Puis c’est au détour d’une rencontre que ce jeu se poursuit. L’enfant suit un groupe d’enfants de son âge et fait la connaissance de Lisa qui choisit d’elle-même l’identité – le sexe – de son voisin : « T’es nouveau ? Comment tu t’appelles ? ». Nous n’avions jusqu’ici, spectateurs, aucun moyen de répondre à cette question. Un petit garçon, une petite fille, qu’importe. Nous venions d’assister à une intimité familiale qui dépassait la simple pensée de ce questionnement puisque Céline Sciamma s’était bien gardée de mettre complètement en avant ce personnage, préférant filmer le foyer comme entité avant tout et non dans ses individualités. Et peut-être par simple convention du regard nous étions nous fait à l’idée que cet enfant était un garçon, difficile d’en être certain une fois le pot aux roses dévoilé. Lorsque l’enfant prétend s’appeler Michaël nous ne décelons rien, c’est uniquement quelques séquences plus tard, lors du bain que nous découvrons sa nudité et que l’on entend son prénom via l’appel de sa mère que Michaël est en fait Laure, une fille. Le jeu de dupes se poursuit donc et le film a le mérite de nous mettre face à nos préjugés.

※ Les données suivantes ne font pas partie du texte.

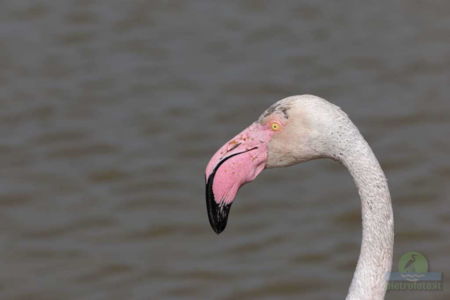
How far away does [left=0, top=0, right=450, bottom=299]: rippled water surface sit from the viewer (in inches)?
308

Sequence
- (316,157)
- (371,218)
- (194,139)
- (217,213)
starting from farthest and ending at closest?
1. (194,139)
2. (217,213)
3. (316,157)
4. (371,218)

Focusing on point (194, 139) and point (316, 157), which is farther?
point (194, 139)

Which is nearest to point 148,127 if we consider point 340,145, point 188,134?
point 188,134

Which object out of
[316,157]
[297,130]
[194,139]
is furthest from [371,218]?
[194,139]

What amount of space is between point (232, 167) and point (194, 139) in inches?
190

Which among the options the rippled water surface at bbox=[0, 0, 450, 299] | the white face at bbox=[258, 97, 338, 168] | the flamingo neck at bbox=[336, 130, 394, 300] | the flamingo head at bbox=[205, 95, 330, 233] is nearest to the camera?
the flamingo neck at bbox=[336, 130, 394, 300]

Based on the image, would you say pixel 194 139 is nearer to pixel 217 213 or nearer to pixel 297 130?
pixel 217 213

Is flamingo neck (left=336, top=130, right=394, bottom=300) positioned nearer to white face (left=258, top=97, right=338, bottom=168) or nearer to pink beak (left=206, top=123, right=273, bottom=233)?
white face (left=258, top=97, right=338, bottom=168)

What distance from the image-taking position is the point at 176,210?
8.47 metres

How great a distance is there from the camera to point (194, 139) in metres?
9.26

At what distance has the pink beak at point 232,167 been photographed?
444cm

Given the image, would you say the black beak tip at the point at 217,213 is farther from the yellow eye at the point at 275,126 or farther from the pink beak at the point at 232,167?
the yellow eye at the point at 275,126

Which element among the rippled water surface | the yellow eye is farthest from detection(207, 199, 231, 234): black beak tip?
the rippled water surface

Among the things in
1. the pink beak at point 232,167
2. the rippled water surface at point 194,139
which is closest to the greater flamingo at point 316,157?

Ce jeu dans lequel Laure s’est engagée, un peu malgré elle, ou plutôt par un hasard opportuniste, provoque un grand mensonge et une série de petits subterfuges pour ne pas se faire prendre, qui devient, parallèlement à la tension qu’impose cette réalité inéluctable d’un imminent retour à l’ordre, quelque chose d’hyper ludique, aérien et sensuel. Ce mensonge bouscule l’apprivoisement de la jeune fille par le groupe, majoritairement composé de garçons (accès plus aisé dans le jeu comme le football qui laisse définitivement et malgré elle Lisa sur la touche) et fait état d’une relation qui n’aurait jamais eu lieu sans la tenue de ce secret, à savoir la petite étincelle amoureuse naissante entre Laure et Lisa. Ce que Céline Sciamma réussit donc le mieux dans Tomboy ce sont ces instants pris à la volée comme autant de morceaux magiques qu’offre cet âge des possibles. Moments délicieux passés en compagnie de ses nouveaux amis (action/vérité, partie de football, jeu du béret, baignade…) ou auprès de ses parents (la conduite d’une voiture, un jeu de sept familles, un simple repas…) voire de sa petite sœur (la séance de coiffure, le qui-est-ce improvisé, l’autoportrait, le cache-cache…).

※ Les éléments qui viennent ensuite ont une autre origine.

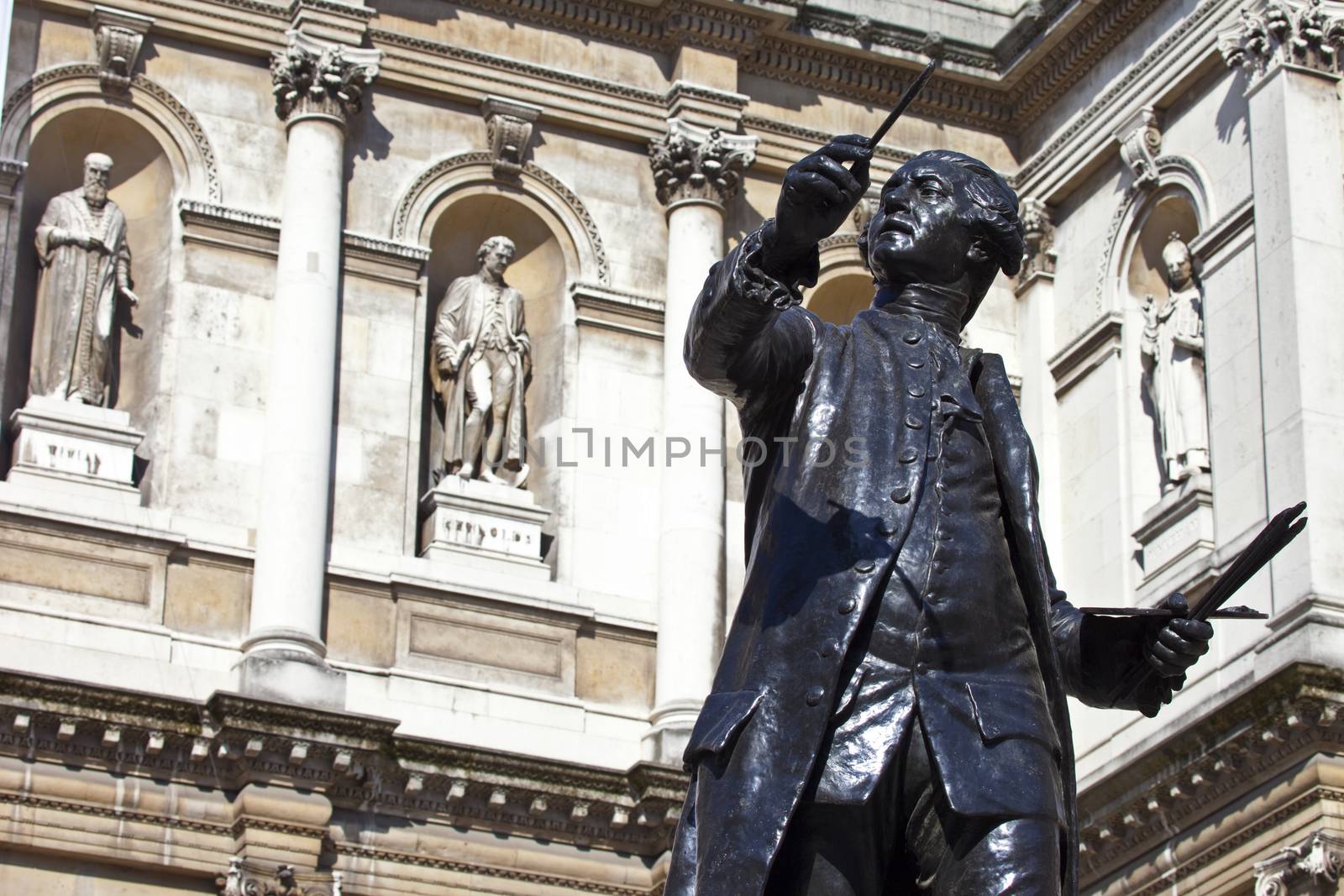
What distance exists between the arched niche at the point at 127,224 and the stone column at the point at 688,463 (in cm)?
360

Naissances des pieuvres, le précédent film de la cinéaste, parlaient d’émois adolescents mais de façon beaucoup plus cruel comme si Céline Sciamma avait voulu régler ses comptes avec l’adolescence, expier cet âge douloureux – elle le confirmera dans l’entretien qu’elle a donné post Tomboy au cinéma Les Toiles de St Gratien. C’était un film terrible, aussi terrible que le regard caméra final. Tomboy en est l’extrême contrepoint. Car il offre au-delà de cette évasion mensongère une atmosphère plus agréable, plus solaire. C’est un film d’espoir à l’image de sa fin, au pied de cet arbre, où vérité mise à nue, deux regards se croisent, deux sourires sont échangés, parce que cela vaut bien davantage que les mots.